I again do not say any individual man is totally correct. Spurgeon could be in error , Augustine can err and so can the pope and so can I or any one else for that matter. But I think there is enough scriptural proof I mentioned that supports innocent babies not baptized being saved. I support that position and not St Augustine’s position.


----------



## Andres (Aug 26, 2012)

I believe the position that ALL infants are automatically saved contradicts WCF 10.3 which reads: 



> Elect infants, dying in infancy, are regenerated, and saved by Christ, through the Spirit, who worketh when, and where, and how he pleaseth: so also are all other elect persons who are incapable of being outwardly called by the ministry of the Word.



I am certainly open to being corrected here, but my understanding of WCF 10.3 is that only elect infants are regenerated, as opposed to all infants automatically. Another way to state this is that I don't believe all infants are necessarily elect. Again, I am open to being corrected on this point. Personally I believe the teaching that all infants are saved is born simply out of emotion. No one wants to think of an innocent child perishing, however the issue then becomes is there such a thing as an innocent child? I would contend that verses such as Psalm 51:5 teach otherwise. Also if we will contend that children are born "innocent" then what of the doctrine of original sin? 

Again, when people object that an infant could be damned, they generally speak out of emotion. If we consider that the issue isn't how God could damn anyone, but rather how he could save anyone, then God is completely just in his decisions. This is completely fair in the same way that only elect adults are regenerated. Now with that said, I am a firm believer that God has given strong promises to his covenant people. He has promised that the children of Christian parents are also children of the covenant, so whenever a Christian has an child die of any age, I fully believe that child to be elect and therefore saved by the grace of God.


----------



## Andres (Aug 26, 2012)

dudley said:


> In James 4:17, the Bible says, “Anyone, then, who knows the good he ought to do and doesn’t do it, sins.” The Bible is clear that we are all born with a sin nature as a result of being in Adam (Roman 5:12). This is what is called the doctrine of original sin. However, the Scriptures make a distinction between original sin and actual sins. While all are guilty of original sin, moral responsibility and understanding is necessary for our being accountable for actual sins (Deuteronomy 1:30; Isaiah 7:16). It is to the one who knows to do right and does not do it that sin is reckoned. Infants are incapable of such decisions.

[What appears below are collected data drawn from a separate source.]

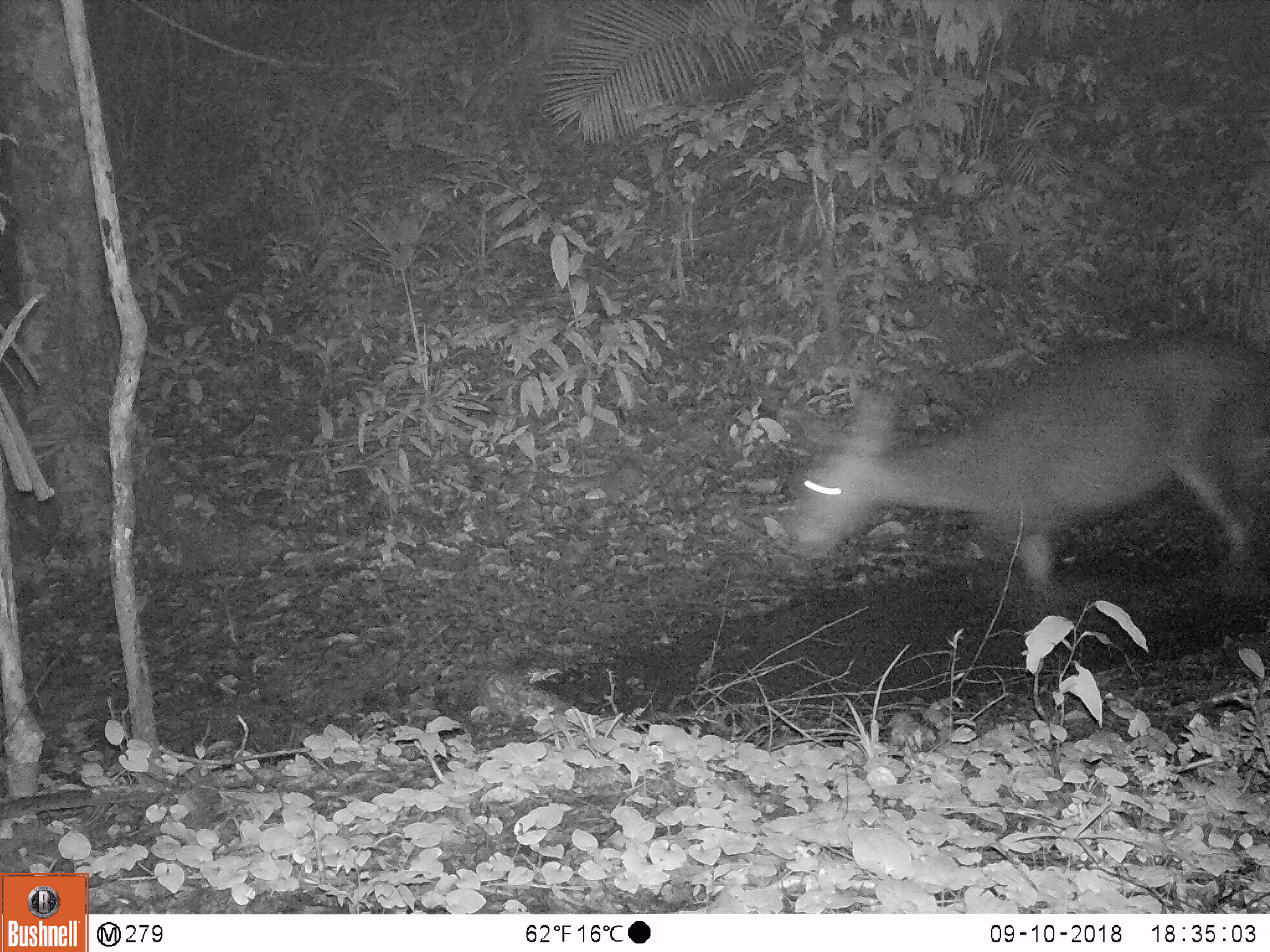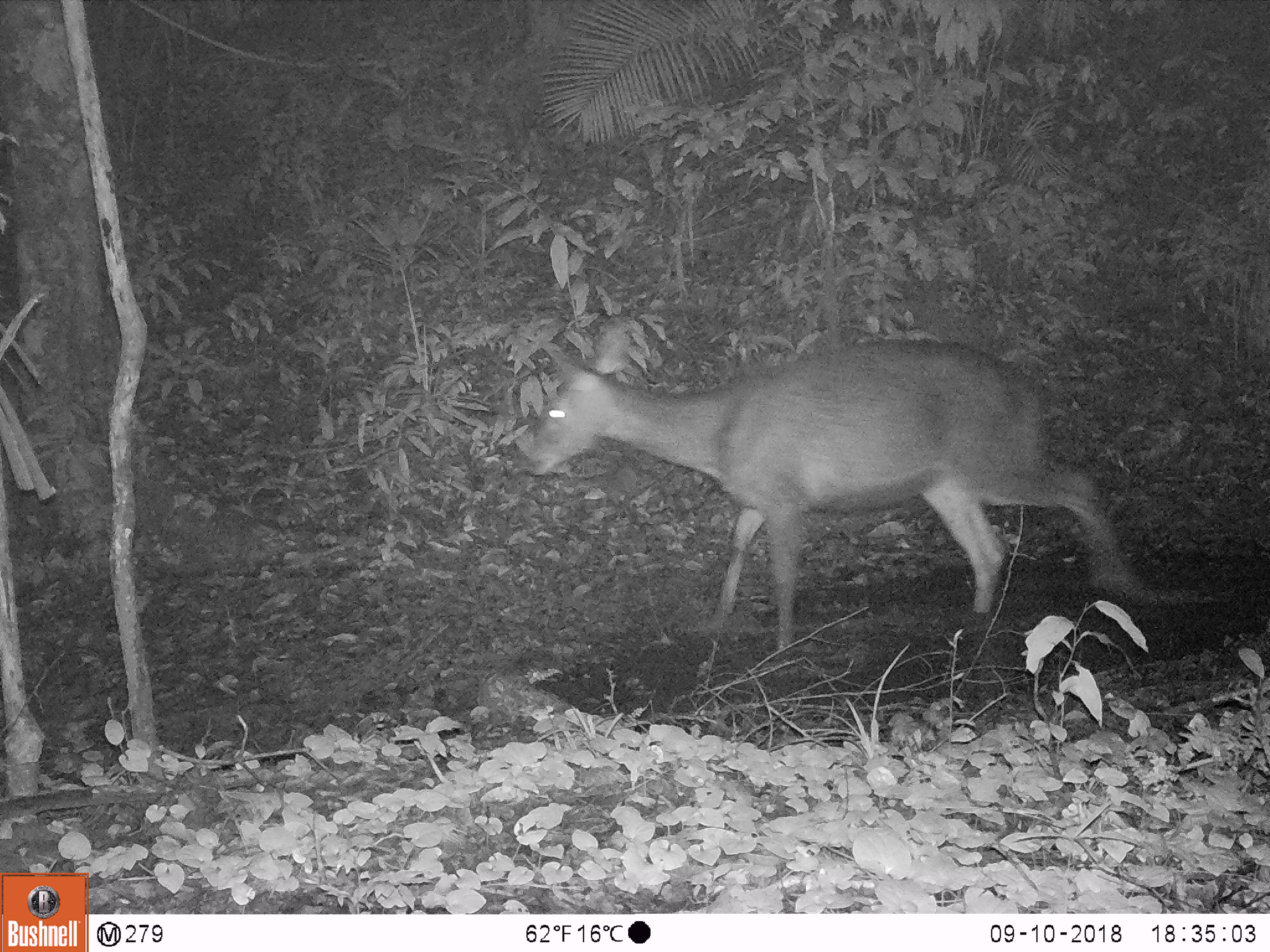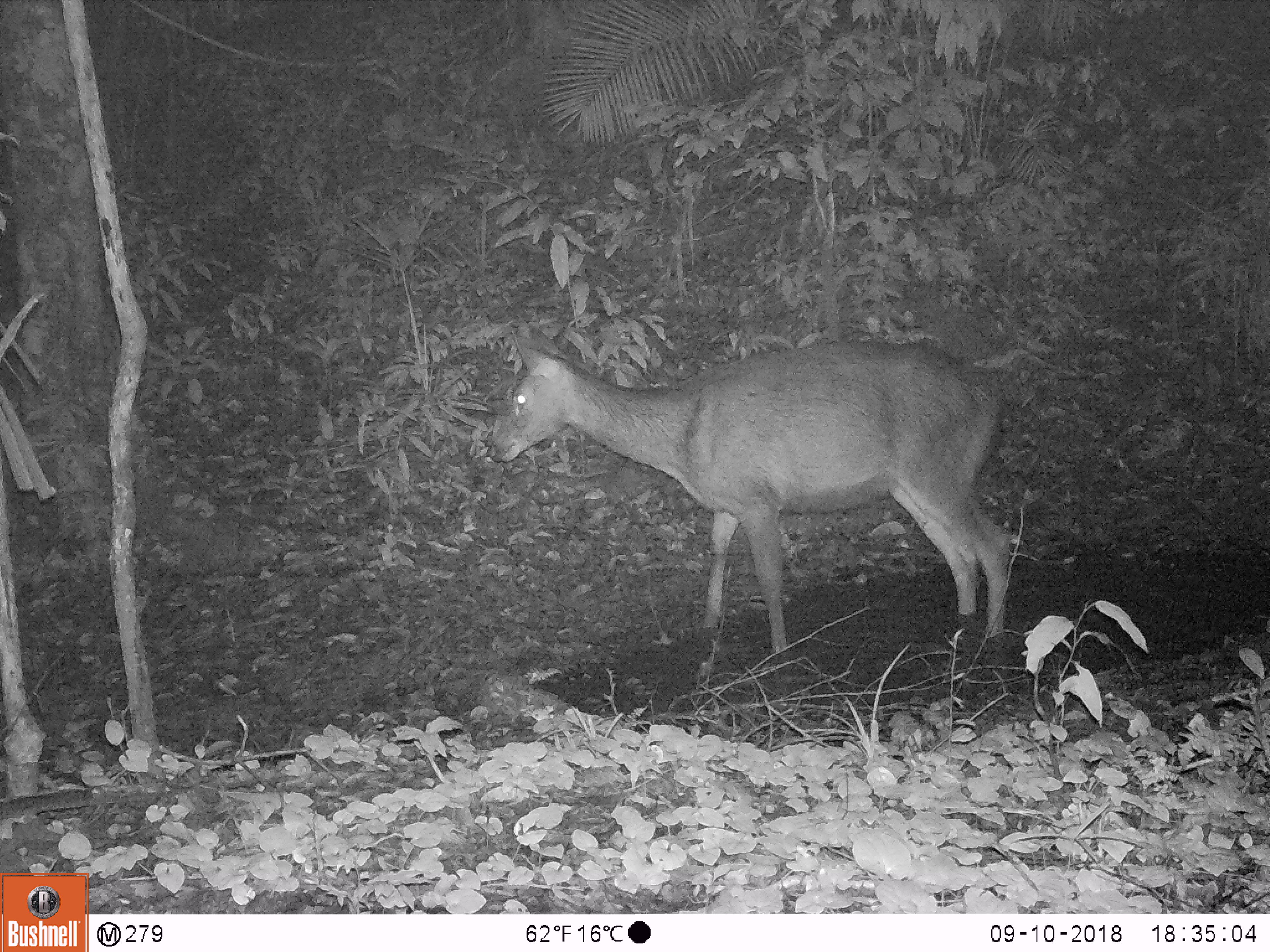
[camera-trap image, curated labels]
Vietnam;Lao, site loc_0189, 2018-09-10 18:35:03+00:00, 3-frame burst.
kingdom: Animalia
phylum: Chordata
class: Mammalia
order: Artiodactyla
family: Cervidae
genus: Rusa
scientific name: Rusa unicolor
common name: sambar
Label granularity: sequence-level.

Dudley, could you please clarify this paragraph? I am reading it to say that you do not believe original sin to be sufficient for damnation.


----------



## newcreature (Aug 26, 2012)

dudley said:


> I believe there are good reasons biblically and theologically for believing that God saves all who die who do not reach a stage of moral understanding and accountability. I will admit that Scripture does not speak to this issue directly, yet there is evidence that can be given that would lead us to affirm on biblical grounds that God receives into heaven all who have died in infancy. Some evidence is stronger than others, but cumulatively they affirm strong support for infant salvation. I will note a few of them….





dudley said:


> There are some in Scripture are said to be chosen or sanctified from the womb (1 Samuel 1:8-2:21; Jeremiah 1:5; Luke 1:15). This certainly affirms the salvation of some infants and repudiates the view that only baptized babies are assured of heaven. Neither Samuel, Jeremiah or John the Baptist was baptized. This also supports the theological theory of baptism of desire.



Dudley, first of all, I am so glad that the Lord saved you. I praise Him that He brought you out of the Catholic Church and into the knowledge of predestination and sovereignty! Welcome, dear brother!

I do, however have some questions about your post here. Now I am no theologian, so I will only ask. But if what you say is true, then wouldn't that mean that God did not predestine those whom He foreknew, in eternity past, before the beginning? If all babies are saved by default, and this is difficult for be because I have lost a baby and would like to believe nothing more, but wouldn't that mean that at some time during that child's life He decided to save them? Then that would make God a liar and would make the Doctrine of Predestination untrue. Yes, some children were saved even in the womb, and some are saved late into adulthood, but all who are saved were predestined to be so. So if any one who was not predestined should perish in infancy, how is it that they can now be saved, when God did not predestine them to be so? 

It must be that not all infants are saved, because this would mean that all people are saved. At what age would you suggest that God "predestines" one to salvation, if not prior to creation, and therefore prior to their birth. This would mean that aborted, miscarried, stillborn, and young children must all have been predestined for glory or for destruction prior to their conception and therefore cannot be automatically saved just because of their age.


----------